The addition of the student-created Branson peer tutoring app on campus this year provides students with an efficient and reliable method of getting academic assistance from their classmates across subjects.
“The app automatically pairs someone who wants tutoring with a tutor,” said Zachary Cummins ‘26, one of the creators of the app. “[It] sends both of them a conjoined email … and then the tutor reaches out to the tutee.”
Last year, this selection process was more challenging because “they sent an email to all the available tutors” when someone needed help, but “the tutors never responded to that email,” Cummins said.
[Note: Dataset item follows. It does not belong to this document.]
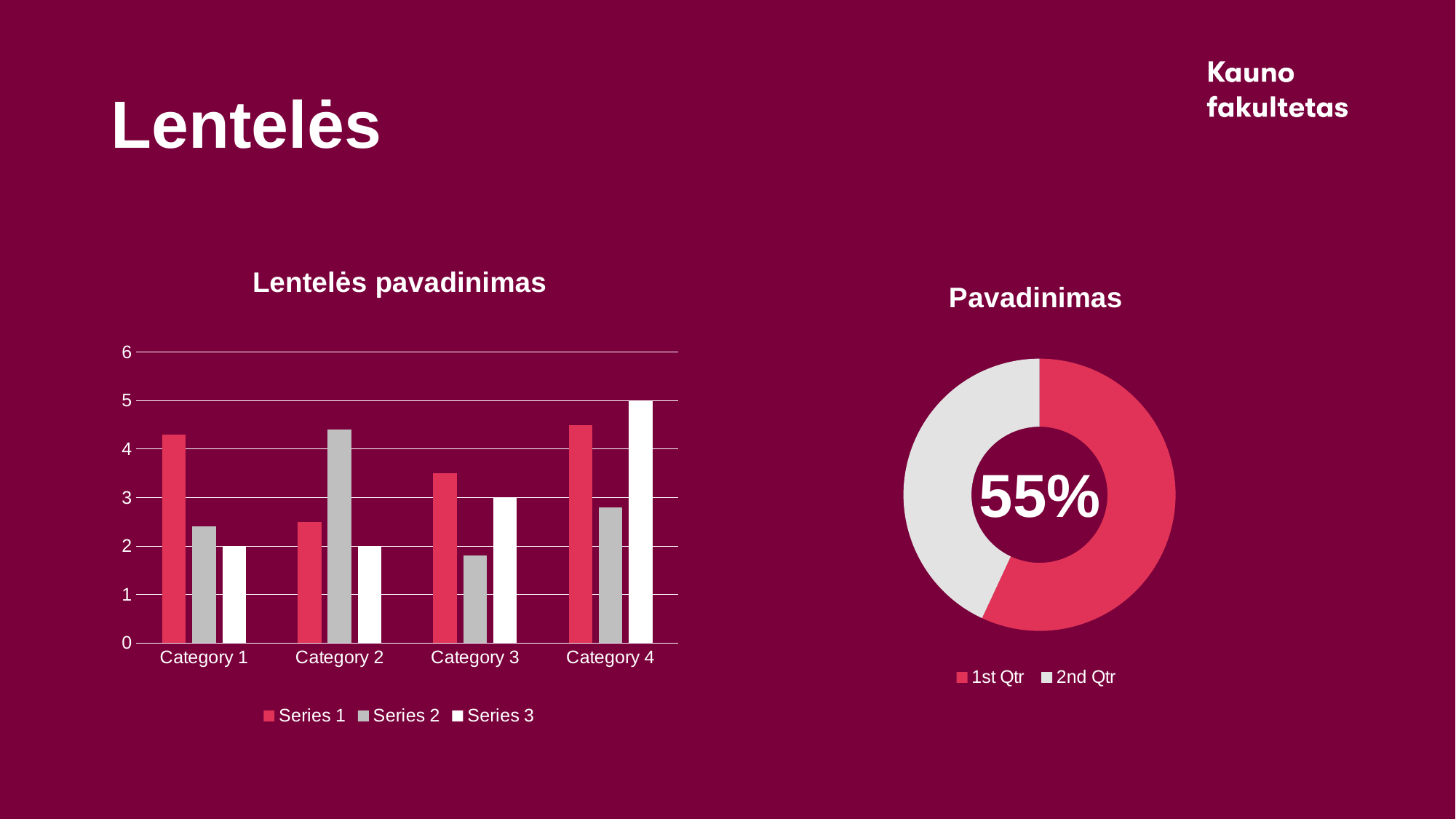
On the chart titled "Lentelės pavadinimas", for Category 2, which is larger: Series 1 or Series 2? Series 2 On the chart titled "Lentelės pavadinimas", in which category is Series 3 highest? Category 4 On the chart titled "Lentelės pavadinimas", what kind of chart is it? bar chart On the chart titled "Lentelės pavadinimas", how many series does the legend list? 3 On the chart titled "Lentelės pavadinimas", what is the value of Series 3 for Category 4? 5 On the chart titled "Lentelės pavadinimas", is the value of Series 2 for Category 3 greater or less than 2? less On the chart titled "Lentelės pavadinimas", is the value of Series 1 for Category 1 greater or less than 4? greater On the chart titled "Lentelės pavadinimas", what is the value of Series 3 for Category 3? 3 On the chart titled "Pavadinimas", what kind of chart is it? doughnut chart On the chart titled "Pavadinimas", what share does 1st Qtr have? 55% On the chart titled "Lentelės pavadinimas", how many categories are shown on the x axis? 4 On the chart titled "Lentelės pavadinimas", in which category is Series 2 lowest? Category 3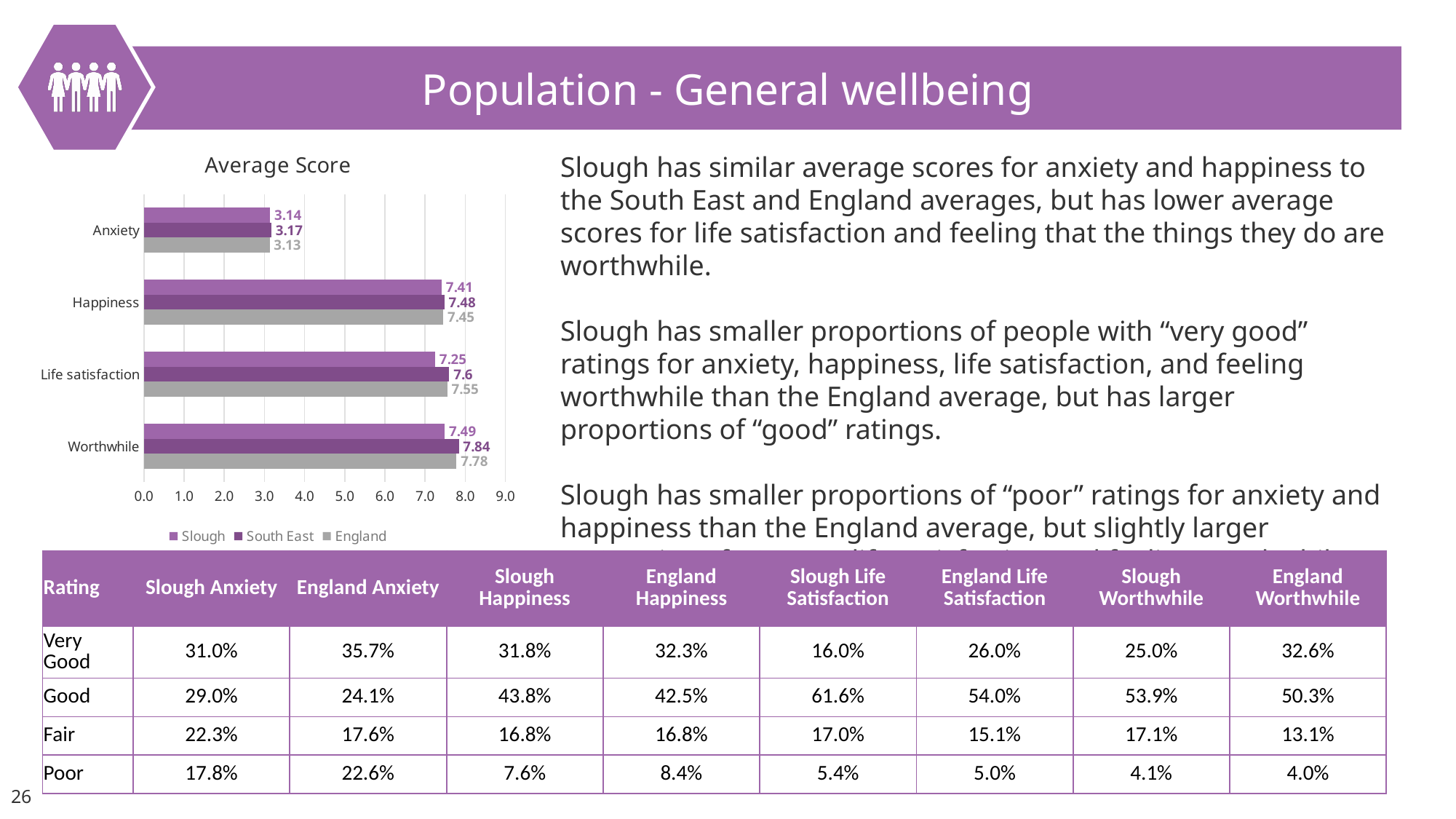
In the Average Score chart, which is larger for Life satisfaction: the Slough score or the South East score? South East What is the England average score for Life satisfaction in the Average Score chart? 7.55 In the Average Score chart, what is the difference between the England and Slough scores for Life satisfaction? 0.3 In the Average Score chart, which category has the highest South East score? Worthwhile In the Average Score chart, is the Slough score for Happiness greater or less than 7.0? greater What type of chart is the Average Score chart? Bar chart In the Average Score chart, what is the difference between the South East and Slough scores for Worthwhile? 0.35 In the Average Score chart, which category has the lowest Slough score? Anxiety What is the Slough average score for Anxiety in the Average Score chart? 3.14 How many categories are shown in the Average Score chart? 4 How many series does the legend of the Average Score chart list? 3 What is the South East average score for Worthwhile in the Average Score chart? 7.84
The new method holds tutors more accountable.
In addition to addressing the challenges of tutor assignments, the app gives prospective tutees a way to easily express their availability and which subjects they need support in.
When students open the app, they can quickly input their open blocks, as well as when they are available before school, during lunch and during Flex.
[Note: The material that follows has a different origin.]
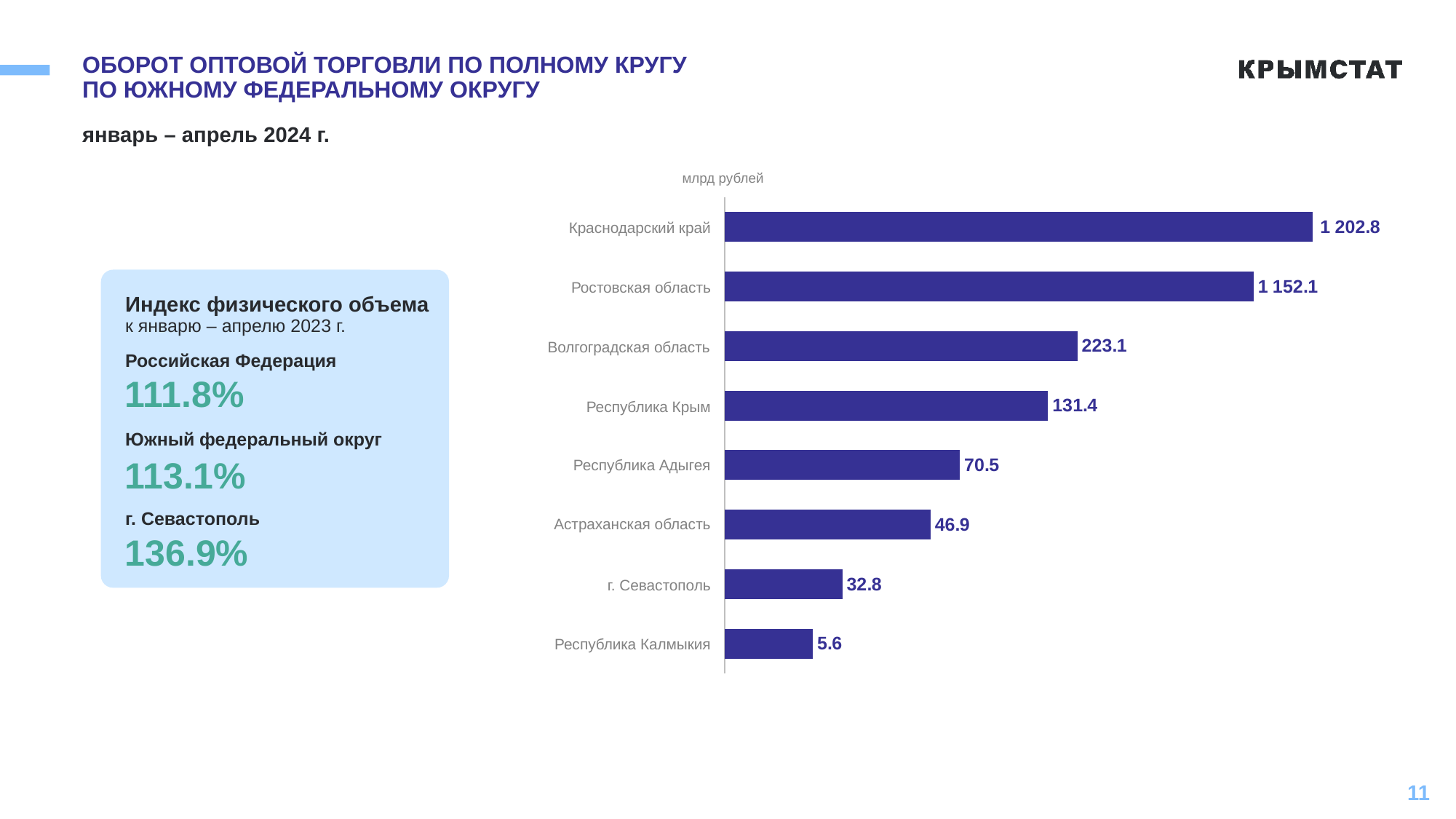
What is the difference between Волгоградская область and Республика Крым? 91.7 What is the value for г. Севастополь? 32.8 What is the value for Республика Крым? 131.4 Which region has the highest value? Краснодарский край What kind of chart is shown on the slide? bar chart Do the values rise or fall going from the top bar to the bottom bar? fall Which region has the lowest value? Республика Калмыкия What is the value for Краснодарский край? 1 202.8 What is the difference between Краснодарский край and Ростовская область? 50.7 How many regions are shown in the chart? 8 What unit is shown above the chart? млрд рублей Which is larger, the value for Республика Адыгея or Астраханская область? Республика Адыгея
The app also showcases all of the possible classes students can request help in, such as in math, science, English, history, languages and time management.
These opportunities to receive extra help would not be possible without the peer tutors, who are nominated by teachers.
Moreover, every tutor has to have passed the classes they tutor in with flying colors and stand out to teachers as someone who is “able to explain [the topic matter] in a way that people can understand,” Cummins said.
“[Peer tutors] have a better understanding of what the classes are like from [a student’s] perspective and what [someone] might be having trouble with,” Cummins added. Taking these classes helps tutors explain the material in ways that worked well for them and communicate information differently from the teacher.
Not only has the addition of the peer tutoring app helped spark opportunities for students to teach their fellow classmates, but, as Cummins said, made it “a lot easier for people who want to have tutors to get tutors.”